Liberalizm devletin ekonomik alanda sadece bir düzenleyici olmasını savunur. Sermayenin lehinde kanunlar çıkarılmazsa iş dünyası durur. İş dünyası durursa ekonomi durur, işsizlik artar, toplumsal kaos ortamı doğar tehdidi her zaman devletin başında demokles kılıncı gibi durur. İş gücünün iş güvenliği de dahil hiçbir isteği sermaye tarafından hoş karşılanmaz. Batıda olan biçimiyle liberal görüşler bir süre ulusalcı kimlik taşıdılar. Kendi iş gücü ve iş kaynakları yetmez hale gelince uluslararası nitelik kazanmaya, dünyaya yayılmaya başladılar. Bizde İzmir iktisat kongresiyle liberalizmin önü tıkanmış, karma ekonomi modeli benimsenmiştir. Doğrudan liberal olmamız zaten mümkün değildi. Çünkü sermaye sınıfımız Asya tipi üretim tarzı bir toplum oluşumuzdan dolayı gelişmemişti. Cumhuriyet tarihimiz boyunca bu sınıfın oluşturulmasına çalışıldığını görüyoruz. Bizde oluşan sermaye sınıfı işin kolayına kaçarak ithal ikamesine, gümrük duvarlarına ve montaj sınaine yaslanmış yabancı sermaye ile ortaklık kurarak bugünleri hazırlamıştır. Gelen her iktidar bunu değiştirememiştir. Nasıl değiştirsinler ki, sermaye sınıfının demokrasiyi çıkarlarına kullanarak etkilemedikleri kitle var mıdır? Oysa kendi sonlarınıda hazırlıyorlar, farkındalar mı acaba?

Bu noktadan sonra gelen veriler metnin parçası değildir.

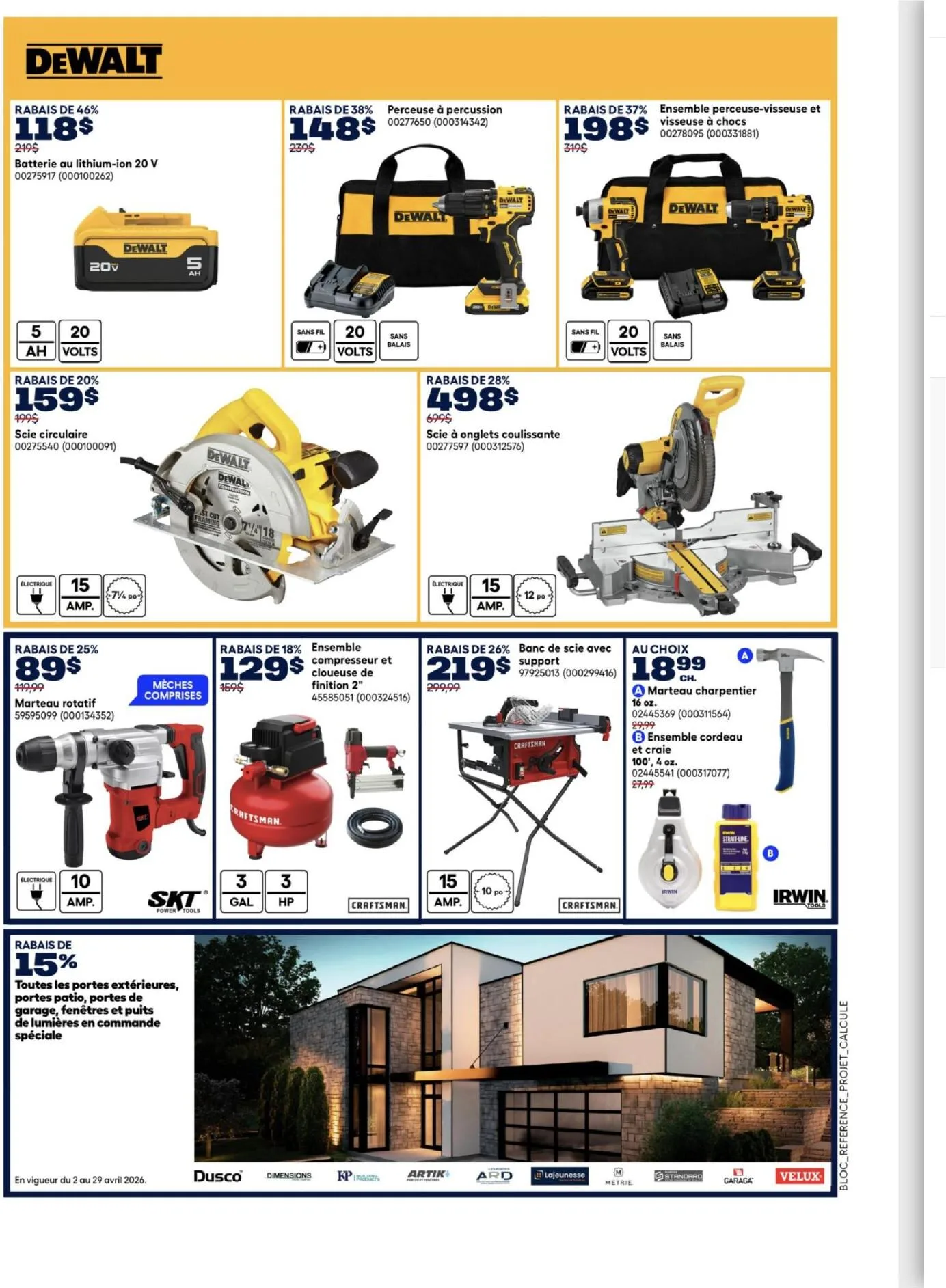 Page 14 de la Circulaire Rona du 16 au 22 avril 2026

Demiş ve düğümü bugünkü son bölümüne bırakmıştım.

*

 “Bu noktada varolan egemenlik haklarının kim, nasıl ve kimin için uygulanacağı soruları önem taşımaktadır. Tabi ki bu sorunun cevabını, yönetim tekniği olan yönetişim modelinde görüldüğü gibi egemenlik yetkisinin sermaye ile bütünleşmiş olan ulusal ve uluslararası aktörlerde aramak gerekecektir.
Çünkü dünyadaki ekonomik ve dolayısıyla sosyal konulardaki kararların ulus devletler tarafından değil de, uluslar arası sermayenin çıkarlarının aracı konumundaki uluslararası aktörler (IMF, Dünya Bankası gibi) tarafından alınması ve yürütülmesi söz konusudur.
Böyle bir sonuç da ulus devletlerin zayıflatılmasına ve bununla beraber ulusların bünyelerinde varolan demokratik kazanımlarının da korumasız kalmasına yani demokrasinin ortadan kaldırılmasına neden olmaktadır.”

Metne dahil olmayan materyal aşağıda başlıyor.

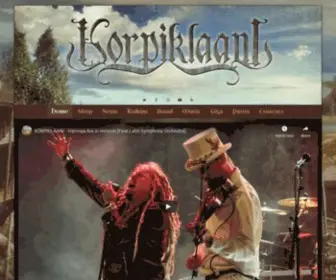 Korpiklaani.com(The Official Korpiklaani Website) Screenshot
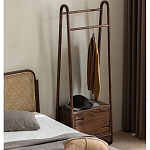 Вешалка деревянная с 2- мя ящиками Moon Walnut Furniture варинант исполнения - 11 | Loft Concept в Воронеже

Yukarıdaki satırlar dediklerimi gördüğünüz gibi onaylıyor. Önemli olan işbarışının sağlanması ve emeğin hakkının ödenmesi olması gerekirken, özetini Adam Smithin
sözlerinde bulduğu demokrasi anlayışına dönmektedir: “Bırakınız yapsınlar, bırakınız geçsinler.”

Zaten demokrasi yeni liberalizmin fikir babaları olan Von Hayek ve Friedman açısından, hiç bir zaman temel nitelikte bir değer ifade etmemiştir. Bu köklü değişimler, uluslar arası sistemi sadece devletler ve onların arasındaki ilişkilerden oluşan bir yapı olmaktan çıkararak, güç ve etkinlikleri gittikçe artmakta olan yeni küresel aktörleri kapsayan bir yapısal bütünlüğe dönüştürmektedir.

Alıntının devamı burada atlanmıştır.